The study determined that groundwater chemistry in the shallow aquifer system within the study area was a result of natural processes. Chloride concentrations were not higher in the 2011 samples than in samples from nearby areas collected from 1951 through 1983. The study also determined that chloride concentrations found in water wells within 2 miles of a gas-producing well were similar to concentrations from wells outside of this radius. Methane concentrations and carbon isotope ratios indicated that almost all methane present in groundwater samples were naturally occurring as a result of biological processes in shallow shale formations used as a source of water for domestic purposes. These concentrations did not originate from the Fayetteville shale.
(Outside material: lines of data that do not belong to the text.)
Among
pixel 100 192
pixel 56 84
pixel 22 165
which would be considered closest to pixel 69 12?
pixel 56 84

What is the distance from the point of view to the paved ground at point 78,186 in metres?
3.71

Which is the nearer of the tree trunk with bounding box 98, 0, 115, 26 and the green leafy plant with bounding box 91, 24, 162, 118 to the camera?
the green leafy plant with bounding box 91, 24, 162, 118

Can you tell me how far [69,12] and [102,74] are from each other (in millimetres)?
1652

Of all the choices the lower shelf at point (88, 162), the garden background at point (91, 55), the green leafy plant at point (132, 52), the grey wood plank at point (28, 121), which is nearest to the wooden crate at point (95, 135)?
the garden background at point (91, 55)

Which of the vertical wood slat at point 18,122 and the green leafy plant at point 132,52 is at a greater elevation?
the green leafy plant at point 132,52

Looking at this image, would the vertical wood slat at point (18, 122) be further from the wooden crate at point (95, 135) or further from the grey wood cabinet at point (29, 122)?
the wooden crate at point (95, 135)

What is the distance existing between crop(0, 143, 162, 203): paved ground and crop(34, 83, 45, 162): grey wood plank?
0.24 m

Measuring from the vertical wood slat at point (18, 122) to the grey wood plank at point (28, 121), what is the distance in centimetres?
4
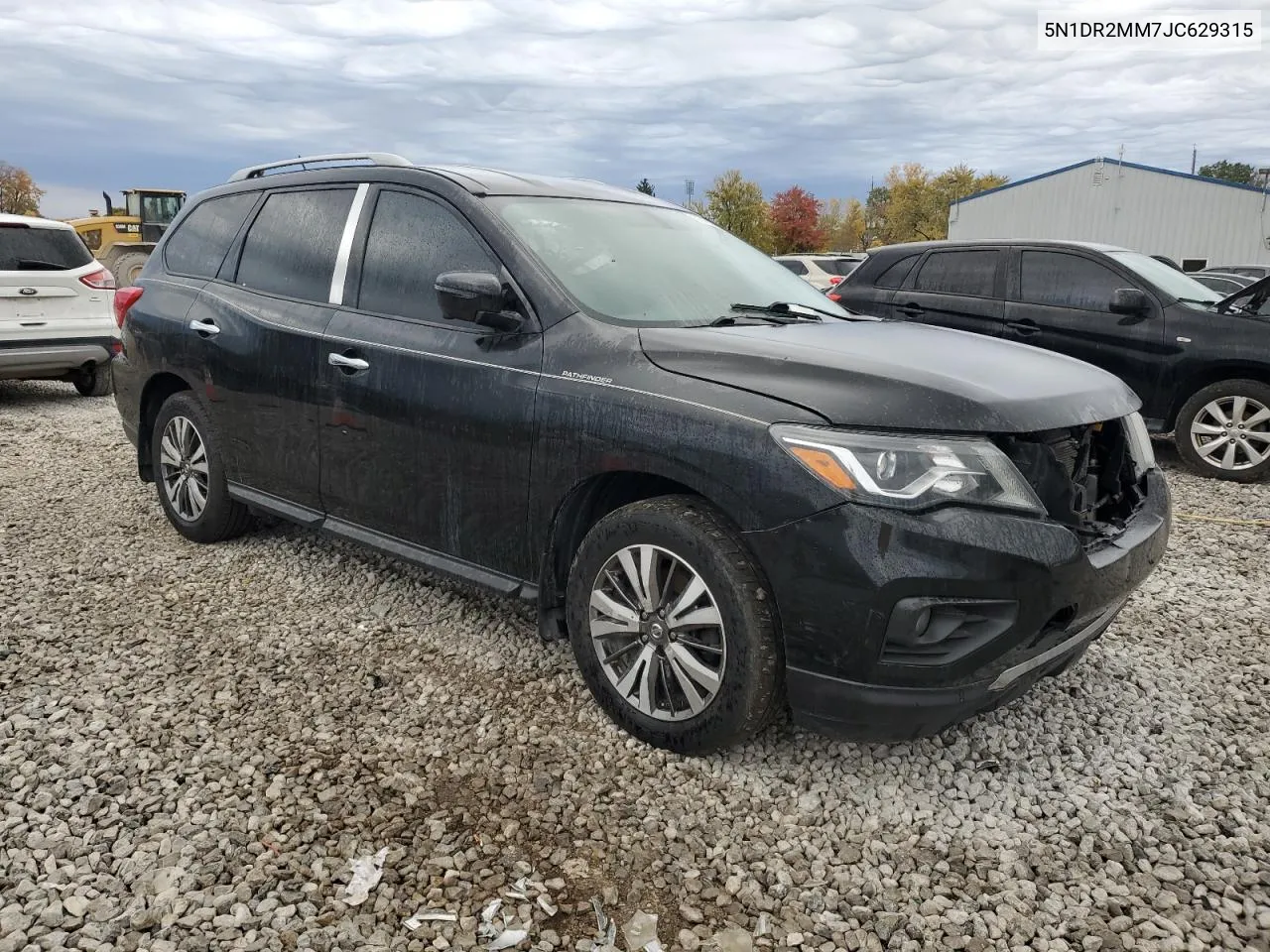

"As groundwater moves through shallow aquifers it changes as it comes in contact with the shale and sandstone in the aquifers," Petersen explained. As the groundwater migrates through natural fractures in the reservoir, it picks up chloride and other dissolved solids—longer contact with the rock equals higher concentrations. Oxygen in younger recharge water is consumed through oxidation of inorganic compounds by biochemical processes; lack of oxidation leads to a variety of reductive processes, of which production of methane is the last part of this series.

"This is known as biogenic methane, and it presents a different isotopic signature," Petersen explained. "Methane produced under heat and pressure forms a thermogenic signature, which is relative to the gas being produced from the Fayetteville shale," he added. According to the USGS study, these signatures are consistent in the region and can be used to easily identify the source of methane occurring in groundwater samples. Of those samples tested in this study, a biogenic signature was present. "If the methane detected in these samples carried a thermogenic isotopic signature, it could signify that the gas presence in groundwater occurred from recent shale gas development," Petersen said.

The study results show that groundwater resources in Van Buren and Faulkner counties are unaffected by the most recent wave of drilling activity. Although, the report admits that data limitations exist in all environmental studies; the use of independent comparative methods implies that groundwater quality remains unchanged from shale operations and that groundwater chemistry is attributed to natural processes.

The report findings also make clear that results from this study represent a timeframe relatively early in the gas-production life cycle. Any contaminants released during production activities may not have had sufficient time to reach the sampled wells. Groundwater-quality data from this study describe current conditions at the date of sampling and do not address potential legacy problems.

"The results have been well received in Faulkner County," Scroggin said. "People feel good that we now have a study in place and data to use for a baseline reference for future studies." Judge Scroggin has proposed that Faulkner County follow up on this study in another 2 years.